排気量(ふりがな: はいきりょう、英語: Engine Displacement、仏語: Cylindrée)は、エンジンのシリンダー内部でピストンが動く際に取り込まれる空気と燃料の体積のことです。通常はリットル(L)や立方センチメートル(cc)で表され、排気量が大きいほどエンジンが多くの燃料と空気を取り込み、大きなパワーを発揮することができます。スポーツカーやSUVでは排気量の大きなエンジンが好まれる一方、近年では燃費や環境性能を考慮した小排気量ターボエンジンも増えています。

排気量の基本的な仕組み

エンジンの排気量は、エンジンのシリンダー内の容積によって決まります。シリンダー内でピストンが上下することで、空気と燃料が取り込まれ、燃焼されることでエンジンの動力が生まれます。このピストンが動く範囲の体積、つまり1回の動きでシリンダー内に取り込まれる空気と燃料の量を排気量と呼びます。排気量が大きいほど、エンジンは多くの燃料を燃焼させ、より強力な動力を生み出すことができるのです。

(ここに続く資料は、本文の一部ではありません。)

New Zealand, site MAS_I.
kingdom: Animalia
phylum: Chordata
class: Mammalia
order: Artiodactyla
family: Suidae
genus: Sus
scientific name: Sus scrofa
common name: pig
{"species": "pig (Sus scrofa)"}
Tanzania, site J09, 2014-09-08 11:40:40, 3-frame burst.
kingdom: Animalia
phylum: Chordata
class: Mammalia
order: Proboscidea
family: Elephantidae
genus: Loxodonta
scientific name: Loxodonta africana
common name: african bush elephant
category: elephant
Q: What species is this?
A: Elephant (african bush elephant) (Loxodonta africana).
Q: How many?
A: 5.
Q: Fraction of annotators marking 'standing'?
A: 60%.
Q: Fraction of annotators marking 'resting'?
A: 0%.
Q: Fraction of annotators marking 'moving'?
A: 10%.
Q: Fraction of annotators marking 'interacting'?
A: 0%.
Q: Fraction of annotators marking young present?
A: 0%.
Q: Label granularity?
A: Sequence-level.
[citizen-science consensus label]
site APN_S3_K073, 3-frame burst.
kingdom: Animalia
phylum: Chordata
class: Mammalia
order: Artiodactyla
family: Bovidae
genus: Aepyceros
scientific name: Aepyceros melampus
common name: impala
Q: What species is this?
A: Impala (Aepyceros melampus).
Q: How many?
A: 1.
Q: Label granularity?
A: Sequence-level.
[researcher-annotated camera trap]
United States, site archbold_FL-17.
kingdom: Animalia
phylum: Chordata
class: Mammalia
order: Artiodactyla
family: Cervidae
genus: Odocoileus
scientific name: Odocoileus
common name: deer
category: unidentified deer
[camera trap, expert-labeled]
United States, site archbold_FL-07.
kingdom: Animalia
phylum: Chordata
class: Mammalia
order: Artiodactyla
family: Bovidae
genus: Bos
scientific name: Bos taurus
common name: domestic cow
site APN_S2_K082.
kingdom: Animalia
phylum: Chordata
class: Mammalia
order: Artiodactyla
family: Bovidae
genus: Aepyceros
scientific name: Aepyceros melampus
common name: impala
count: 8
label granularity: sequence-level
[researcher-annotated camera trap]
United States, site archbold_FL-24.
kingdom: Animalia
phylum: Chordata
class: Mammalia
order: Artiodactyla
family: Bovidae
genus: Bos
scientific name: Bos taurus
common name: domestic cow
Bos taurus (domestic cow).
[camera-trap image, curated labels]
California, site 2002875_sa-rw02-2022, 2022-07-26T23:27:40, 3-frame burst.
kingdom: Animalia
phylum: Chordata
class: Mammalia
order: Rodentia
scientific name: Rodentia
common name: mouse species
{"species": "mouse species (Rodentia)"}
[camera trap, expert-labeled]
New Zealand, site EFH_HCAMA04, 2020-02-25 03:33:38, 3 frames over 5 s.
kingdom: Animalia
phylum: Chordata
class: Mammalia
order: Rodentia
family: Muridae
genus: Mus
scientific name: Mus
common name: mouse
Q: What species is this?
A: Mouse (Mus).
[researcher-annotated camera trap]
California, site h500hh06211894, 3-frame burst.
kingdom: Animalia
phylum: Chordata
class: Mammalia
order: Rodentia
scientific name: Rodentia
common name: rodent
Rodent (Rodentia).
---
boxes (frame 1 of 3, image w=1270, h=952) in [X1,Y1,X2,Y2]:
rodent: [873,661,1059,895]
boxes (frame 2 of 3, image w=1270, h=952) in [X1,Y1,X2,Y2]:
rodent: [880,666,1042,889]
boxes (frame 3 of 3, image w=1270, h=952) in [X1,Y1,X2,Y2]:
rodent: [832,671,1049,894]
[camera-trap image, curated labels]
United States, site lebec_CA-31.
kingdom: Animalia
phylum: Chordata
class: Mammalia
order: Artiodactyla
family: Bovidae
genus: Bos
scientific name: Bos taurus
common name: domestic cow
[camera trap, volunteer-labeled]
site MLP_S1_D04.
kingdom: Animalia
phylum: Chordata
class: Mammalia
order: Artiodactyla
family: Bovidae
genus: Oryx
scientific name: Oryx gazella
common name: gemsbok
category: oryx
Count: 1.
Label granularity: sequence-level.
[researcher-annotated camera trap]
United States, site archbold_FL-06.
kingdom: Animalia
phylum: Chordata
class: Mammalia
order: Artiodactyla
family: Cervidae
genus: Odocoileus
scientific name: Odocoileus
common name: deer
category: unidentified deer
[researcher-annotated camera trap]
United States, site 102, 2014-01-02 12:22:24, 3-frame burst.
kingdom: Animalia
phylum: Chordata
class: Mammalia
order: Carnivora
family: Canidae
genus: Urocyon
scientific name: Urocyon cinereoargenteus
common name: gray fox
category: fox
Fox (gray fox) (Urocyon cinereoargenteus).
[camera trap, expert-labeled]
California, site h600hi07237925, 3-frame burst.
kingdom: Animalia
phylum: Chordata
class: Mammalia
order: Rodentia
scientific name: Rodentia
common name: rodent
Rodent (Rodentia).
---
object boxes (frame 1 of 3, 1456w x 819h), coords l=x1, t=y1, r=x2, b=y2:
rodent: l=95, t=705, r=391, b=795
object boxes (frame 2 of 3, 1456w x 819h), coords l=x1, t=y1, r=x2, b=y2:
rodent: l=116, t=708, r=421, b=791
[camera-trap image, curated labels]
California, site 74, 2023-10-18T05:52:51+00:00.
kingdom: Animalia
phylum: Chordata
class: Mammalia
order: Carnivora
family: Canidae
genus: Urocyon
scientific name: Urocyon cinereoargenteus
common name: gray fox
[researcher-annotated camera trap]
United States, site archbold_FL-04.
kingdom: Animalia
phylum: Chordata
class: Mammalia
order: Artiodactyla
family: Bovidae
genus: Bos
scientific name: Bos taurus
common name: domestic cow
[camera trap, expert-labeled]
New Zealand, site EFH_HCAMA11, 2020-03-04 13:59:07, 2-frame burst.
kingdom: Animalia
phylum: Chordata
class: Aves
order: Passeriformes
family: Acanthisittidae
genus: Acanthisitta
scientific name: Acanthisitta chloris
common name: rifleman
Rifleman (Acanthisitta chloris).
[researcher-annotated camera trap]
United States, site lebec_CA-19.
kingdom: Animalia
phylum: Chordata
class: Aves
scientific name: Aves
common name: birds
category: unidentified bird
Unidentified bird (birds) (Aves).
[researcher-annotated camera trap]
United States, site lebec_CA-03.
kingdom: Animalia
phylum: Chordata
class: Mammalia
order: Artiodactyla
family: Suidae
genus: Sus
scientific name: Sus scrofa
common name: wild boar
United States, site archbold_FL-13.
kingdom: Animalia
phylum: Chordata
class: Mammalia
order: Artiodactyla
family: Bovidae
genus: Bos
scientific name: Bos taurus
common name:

具体的には、エンジンに搭載されているシリンダーの数や、ピストンの直径とストローク(ピストンの上下運動の距離)によって排気量が決まります。例えば、4つのシリンダーを持つエンジンで、1つのシリンダーあたり500ccの容量がある場合、エンジン全体の排気量は2リットル(2000cc)となります。この数字が大きいほどパワフルなエンジンであるとされますが、燃費や環境への影響も考慮する必要があります。

排気量の歴史とその進化

自動車の初期には、大排気量のエンジンが主流でした。エンジン技術がまだ未熟であったため、十分なパワーを得るためには多くの燃料を燃焼させる必要がありました。例えば、クラシックカーや戦前の自動車には、排気量が6リットル以上という非常に大きなエンジンが搭載されていることが一般的でした。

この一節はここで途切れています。